Ancora polemiche legate alla zona a traffico limitato operativa dallo scorso 13 ottobre per il Tridente Mediceo. I residenti si sono lamentati dalla scarsa organizzazione, chi lavora all'interno della Ztl della mancanza di parcheggi e del divieto di transito per moto e motorini, i commercianti hanno denunciato le pessime ripercussione sugli affari. Polemiche che hanno portato al mancato invito del sindaco Marino all'accensione delle luminarie di Natale in via dei Condotti. Ma i guai per l'amministrazione capitolina non sembrano ancora essere finiti: oggi dovevano arrivare gli occhi elettronici a vigilare sui varchi d'accesso, ma delle telecamere ancora neanche l'ombra.
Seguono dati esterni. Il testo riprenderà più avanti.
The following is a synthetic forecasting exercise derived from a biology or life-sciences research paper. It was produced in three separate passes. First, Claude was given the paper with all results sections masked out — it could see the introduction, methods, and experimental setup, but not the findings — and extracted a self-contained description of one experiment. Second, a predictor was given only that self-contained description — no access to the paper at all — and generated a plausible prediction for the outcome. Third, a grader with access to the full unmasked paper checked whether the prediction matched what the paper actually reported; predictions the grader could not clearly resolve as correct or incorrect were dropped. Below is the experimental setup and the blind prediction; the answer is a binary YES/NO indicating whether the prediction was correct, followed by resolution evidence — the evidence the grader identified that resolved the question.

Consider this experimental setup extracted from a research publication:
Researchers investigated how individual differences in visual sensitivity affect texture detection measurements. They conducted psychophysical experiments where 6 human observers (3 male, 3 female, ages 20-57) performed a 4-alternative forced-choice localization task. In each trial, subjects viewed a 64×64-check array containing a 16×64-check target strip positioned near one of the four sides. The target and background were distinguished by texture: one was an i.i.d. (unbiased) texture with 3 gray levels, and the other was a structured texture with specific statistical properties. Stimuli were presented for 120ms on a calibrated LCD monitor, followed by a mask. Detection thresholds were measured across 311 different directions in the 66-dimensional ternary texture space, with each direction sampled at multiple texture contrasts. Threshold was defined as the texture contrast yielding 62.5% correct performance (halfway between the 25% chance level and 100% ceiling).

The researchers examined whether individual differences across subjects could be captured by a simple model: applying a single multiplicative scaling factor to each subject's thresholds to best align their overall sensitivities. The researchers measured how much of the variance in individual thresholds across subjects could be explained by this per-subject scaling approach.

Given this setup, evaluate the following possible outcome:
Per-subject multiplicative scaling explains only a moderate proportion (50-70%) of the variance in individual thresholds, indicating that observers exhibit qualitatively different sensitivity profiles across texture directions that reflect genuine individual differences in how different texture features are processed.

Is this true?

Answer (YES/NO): NO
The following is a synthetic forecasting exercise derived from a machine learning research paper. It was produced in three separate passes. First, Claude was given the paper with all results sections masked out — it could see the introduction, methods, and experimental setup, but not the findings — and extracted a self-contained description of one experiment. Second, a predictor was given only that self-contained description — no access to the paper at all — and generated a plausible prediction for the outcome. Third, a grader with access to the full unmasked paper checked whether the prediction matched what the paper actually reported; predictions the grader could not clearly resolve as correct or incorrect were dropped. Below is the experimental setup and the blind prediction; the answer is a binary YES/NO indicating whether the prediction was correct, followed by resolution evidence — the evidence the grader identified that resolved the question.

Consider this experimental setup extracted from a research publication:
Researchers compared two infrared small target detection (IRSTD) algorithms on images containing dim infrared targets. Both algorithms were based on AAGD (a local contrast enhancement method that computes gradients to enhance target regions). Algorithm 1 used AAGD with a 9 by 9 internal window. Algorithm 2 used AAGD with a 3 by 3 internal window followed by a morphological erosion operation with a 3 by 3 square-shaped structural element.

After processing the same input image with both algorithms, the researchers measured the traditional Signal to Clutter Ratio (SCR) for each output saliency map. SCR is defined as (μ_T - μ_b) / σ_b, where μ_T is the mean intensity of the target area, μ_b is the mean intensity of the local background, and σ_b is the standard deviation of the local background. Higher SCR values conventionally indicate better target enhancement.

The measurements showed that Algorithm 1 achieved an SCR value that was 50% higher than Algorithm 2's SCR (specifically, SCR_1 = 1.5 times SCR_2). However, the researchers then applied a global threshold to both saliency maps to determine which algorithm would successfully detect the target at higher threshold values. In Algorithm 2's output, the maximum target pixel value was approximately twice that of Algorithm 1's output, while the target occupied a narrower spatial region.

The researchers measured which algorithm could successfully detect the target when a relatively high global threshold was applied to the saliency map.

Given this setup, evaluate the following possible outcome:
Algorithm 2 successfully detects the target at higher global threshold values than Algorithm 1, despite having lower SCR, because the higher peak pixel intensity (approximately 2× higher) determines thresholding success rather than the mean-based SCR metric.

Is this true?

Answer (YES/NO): YES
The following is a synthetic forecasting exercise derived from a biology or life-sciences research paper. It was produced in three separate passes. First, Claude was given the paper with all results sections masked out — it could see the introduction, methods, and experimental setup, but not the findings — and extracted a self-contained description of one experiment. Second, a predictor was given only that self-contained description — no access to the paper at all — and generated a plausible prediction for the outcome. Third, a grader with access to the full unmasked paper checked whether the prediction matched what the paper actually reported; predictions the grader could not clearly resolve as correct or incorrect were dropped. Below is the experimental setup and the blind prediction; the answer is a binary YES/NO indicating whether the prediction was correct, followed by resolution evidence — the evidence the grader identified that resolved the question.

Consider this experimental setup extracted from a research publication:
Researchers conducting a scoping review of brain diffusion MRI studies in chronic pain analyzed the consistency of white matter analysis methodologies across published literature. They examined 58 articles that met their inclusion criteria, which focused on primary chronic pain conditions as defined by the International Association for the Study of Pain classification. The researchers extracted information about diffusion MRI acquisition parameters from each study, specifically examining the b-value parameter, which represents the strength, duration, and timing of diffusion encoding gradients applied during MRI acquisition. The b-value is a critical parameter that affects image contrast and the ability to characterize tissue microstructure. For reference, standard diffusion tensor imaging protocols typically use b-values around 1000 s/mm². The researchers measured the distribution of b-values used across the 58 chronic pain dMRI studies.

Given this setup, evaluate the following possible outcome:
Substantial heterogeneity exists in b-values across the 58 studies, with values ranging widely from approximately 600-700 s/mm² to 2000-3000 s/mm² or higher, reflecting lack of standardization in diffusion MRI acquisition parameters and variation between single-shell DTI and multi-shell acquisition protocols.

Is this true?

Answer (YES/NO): NO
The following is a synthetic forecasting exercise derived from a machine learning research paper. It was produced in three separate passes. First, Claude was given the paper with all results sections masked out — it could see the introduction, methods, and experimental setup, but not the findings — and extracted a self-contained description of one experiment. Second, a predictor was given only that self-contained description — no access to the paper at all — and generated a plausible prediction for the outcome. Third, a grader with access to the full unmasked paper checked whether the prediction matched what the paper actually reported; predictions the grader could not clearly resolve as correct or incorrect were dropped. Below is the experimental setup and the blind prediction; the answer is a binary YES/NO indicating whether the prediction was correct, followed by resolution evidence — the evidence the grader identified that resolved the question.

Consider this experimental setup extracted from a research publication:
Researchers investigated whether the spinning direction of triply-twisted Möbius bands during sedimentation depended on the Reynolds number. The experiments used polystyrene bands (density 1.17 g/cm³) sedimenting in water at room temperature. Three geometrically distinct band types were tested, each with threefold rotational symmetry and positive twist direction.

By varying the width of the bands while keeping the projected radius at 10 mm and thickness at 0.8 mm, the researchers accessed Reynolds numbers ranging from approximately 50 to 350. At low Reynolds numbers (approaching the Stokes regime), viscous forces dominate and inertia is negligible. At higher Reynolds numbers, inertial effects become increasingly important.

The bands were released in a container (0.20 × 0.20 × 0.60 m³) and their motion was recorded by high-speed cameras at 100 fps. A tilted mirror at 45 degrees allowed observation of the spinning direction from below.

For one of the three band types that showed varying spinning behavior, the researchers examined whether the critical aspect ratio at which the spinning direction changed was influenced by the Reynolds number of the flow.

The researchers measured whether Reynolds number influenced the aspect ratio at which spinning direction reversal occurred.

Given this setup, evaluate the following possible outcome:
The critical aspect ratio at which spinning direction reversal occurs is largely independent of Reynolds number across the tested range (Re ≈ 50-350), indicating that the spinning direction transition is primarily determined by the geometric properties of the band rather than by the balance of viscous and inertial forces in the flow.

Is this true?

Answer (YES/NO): NO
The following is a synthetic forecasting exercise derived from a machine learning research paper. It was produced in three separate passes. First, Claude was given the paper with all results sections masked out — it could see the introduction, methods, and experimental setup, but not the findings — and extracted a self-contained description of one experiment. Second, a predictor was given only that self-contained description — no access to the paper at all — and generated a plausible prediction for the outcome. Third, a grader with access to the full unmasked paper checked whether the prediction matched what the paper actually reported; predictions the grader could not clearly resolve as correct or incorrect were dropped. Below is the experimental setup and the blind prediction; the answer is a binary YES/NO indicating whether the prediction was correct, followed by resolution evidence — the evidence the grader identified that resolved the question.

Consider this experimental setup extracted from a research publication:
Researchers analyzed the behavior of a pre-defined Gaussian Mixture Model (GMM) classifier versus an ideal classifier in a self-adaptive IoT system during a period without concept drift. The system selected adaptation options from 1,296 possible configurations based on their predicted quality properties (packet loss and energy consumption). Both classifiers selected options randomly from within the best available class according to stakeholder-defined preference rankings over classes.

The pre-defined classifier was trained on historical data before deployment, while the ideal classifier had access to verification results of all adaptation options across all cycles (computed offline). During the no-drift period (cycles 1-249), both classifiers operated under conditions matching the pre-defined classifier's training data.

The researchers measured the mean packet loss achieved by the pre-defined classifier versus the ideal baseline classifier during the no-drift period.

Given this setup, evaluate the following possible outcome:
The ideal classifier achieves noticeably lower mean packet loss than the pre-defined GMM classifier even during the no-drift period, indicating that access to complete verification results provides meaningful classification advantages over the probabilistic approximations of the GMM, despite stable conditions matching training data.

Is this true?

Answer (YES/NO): NO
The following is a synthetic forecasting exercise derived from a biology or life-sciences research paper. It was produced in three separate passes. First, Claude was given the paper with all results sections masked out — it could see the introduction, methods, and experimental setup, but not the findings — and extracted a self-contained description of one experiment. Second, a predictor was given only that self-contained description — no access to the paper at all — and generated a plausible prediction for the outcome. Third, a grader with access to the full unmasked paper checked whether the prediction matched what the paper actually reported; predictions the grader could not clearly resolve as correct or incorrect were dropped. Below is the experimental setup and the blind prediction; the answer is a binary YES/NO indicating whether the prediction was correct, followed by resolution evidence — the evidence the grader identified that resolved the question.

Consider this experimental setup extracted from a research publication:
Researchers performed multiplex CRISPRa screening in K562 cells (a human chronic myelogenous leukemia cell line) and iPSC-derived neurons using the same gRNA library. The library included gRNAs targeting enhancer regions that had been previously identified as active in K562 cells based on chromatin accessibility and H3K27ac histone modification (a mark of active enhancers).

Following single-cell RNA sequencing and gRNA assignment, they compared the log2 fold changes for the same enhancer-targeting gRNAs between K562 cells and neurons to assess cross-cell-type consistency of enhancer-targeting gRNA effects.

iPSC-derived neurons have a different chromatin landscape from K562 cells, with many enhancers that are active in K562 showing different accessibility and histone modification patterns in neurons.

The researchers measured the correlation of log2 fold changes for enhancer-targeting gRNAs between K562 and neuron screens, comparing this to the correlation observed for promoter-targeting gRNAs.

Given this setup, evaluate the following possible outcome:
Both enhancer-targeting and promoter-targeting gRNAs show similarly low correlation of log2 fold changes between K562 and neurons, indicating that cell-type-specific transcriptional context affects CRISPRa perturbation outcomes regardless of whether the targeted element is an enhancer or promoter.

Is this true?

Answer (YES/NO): NO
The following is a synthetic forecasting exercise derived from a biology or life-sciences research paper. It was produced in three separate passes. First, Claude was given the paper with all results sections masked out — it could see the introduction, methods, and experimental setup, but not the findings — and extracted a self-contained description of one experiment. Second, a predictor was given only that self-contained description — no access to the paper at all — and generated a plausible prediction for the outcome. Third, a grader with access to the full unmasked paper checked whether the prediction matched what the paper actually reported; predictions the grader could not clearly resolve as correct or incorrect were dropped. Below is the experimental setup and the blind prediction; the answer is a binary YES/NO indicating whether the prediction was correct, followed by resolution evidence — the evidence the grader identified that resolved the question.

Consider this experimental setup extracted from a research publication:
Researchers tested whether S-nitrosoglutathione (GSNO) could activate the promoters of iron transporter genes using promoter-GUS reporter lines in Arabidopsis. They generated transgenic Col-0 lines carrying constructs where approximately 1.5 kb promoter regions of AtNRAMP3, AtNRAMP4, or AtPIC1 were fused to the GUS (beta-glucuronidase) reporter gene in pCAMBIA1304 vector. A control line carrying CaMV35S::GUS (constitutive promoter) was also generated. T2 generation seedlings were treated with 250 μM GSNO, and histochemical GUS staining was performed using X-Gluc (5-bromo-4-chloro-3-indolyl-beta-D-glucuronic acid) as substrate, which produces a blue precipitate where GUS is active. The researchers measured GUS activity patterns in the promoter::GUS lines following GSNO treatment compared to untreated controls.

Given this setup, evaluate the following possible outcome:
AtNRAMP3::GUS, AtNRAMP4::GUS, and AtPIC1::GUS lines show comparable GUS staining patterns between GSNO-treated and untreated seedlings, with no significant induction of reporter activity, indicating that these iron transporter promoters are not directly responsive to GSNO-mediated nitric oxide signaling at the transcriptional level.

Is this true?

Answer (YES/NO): NO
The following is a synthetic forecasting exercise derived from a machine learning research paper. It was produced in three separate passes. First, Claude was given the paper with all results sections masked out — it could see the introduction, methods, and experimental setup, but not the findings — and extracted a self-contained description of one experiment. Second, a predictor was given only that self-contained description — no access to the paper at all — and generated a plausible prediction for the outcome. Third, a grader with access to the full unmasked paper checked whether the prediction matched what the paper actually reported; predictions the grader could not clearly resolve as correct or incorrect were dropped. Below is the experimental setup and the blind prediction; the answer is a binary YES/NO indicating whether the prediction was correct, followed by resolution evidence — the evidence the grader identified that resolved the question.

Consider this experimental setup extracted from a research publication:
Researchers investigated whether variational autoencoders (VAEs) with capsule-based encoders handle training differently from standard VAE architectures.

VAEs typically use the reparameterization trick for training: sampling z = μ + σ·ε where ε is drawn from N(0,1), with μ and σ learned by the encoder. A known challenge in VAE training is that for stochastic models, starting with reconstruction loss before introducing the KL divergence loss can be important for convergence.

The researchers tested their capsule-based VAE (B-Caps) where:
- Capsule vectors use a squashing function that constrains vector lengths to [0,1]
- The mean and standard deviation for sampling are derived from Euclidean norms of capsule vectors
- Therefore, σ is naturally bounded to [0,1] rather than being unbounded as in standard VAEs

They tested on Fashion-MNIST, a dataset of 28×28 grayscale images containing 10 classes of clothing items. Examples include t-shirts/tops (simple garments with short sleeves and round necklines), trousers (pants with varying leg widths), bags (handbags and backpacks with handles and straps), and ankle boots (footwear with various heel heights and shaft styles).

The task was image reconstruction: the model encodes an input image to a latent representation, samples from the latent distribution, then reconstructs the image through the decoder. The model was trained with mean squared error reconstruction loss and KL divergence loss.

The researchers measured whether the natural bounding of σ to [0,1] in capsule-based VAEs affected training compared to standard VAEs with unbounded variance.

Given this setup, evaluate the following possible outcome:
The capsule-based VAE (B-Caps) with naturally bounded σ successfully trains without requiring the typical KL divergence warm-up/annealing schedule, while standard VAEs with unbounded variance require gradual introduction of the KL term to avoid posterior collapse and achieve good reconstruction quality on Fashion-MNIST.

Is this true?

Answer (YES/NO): NO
I varchi video sorvegliati avrebbero dovuto fare la loro comparsa nelle vie d'accesso alla zona pedonale in via Ripetta, via Capo le Case, via Condotti, via dei Pontefici e all'inizio della salita di San Sebastianello, mentre le strade sono ancora piantonate dai vigili urbani, sottratti ovviamente ad altri compiti. E ora con lo sciopero degli straordinari indetto dai caschi  bianchi sarà ancora più difficile reperire le forze necessarie a garantire i controlli.

A spiegare dalle colonne del quotidiano la Repubblica le ragioni del ritardo ci pensa il neo assessore ai Lavori Pubblici Maurizio Pucci, arrivato a sostituire Paolo Masini  "Il ritardo – spiega Pucci – è stato causato da un ricorso al Tar: l'associazione di ditte che si è classificata seconda al bando di gara, ha vinto il ricorso al tribunale ammininistrativo, allungando i tempi. Il centro storico non sarà abbandonato però: continueremo a presidiare i punti di accesso con i vigili urbani, fino al mese prossimo, quando finalmente saranno posizionate le telecamere". Una giustificazione quella dell'assessore che potrebbe non farlo che infuriare di più residenti e commercianti: "Se non erano pronti che fretta c'era di sperimentare la Ztl? Senza controlli qui è il caos".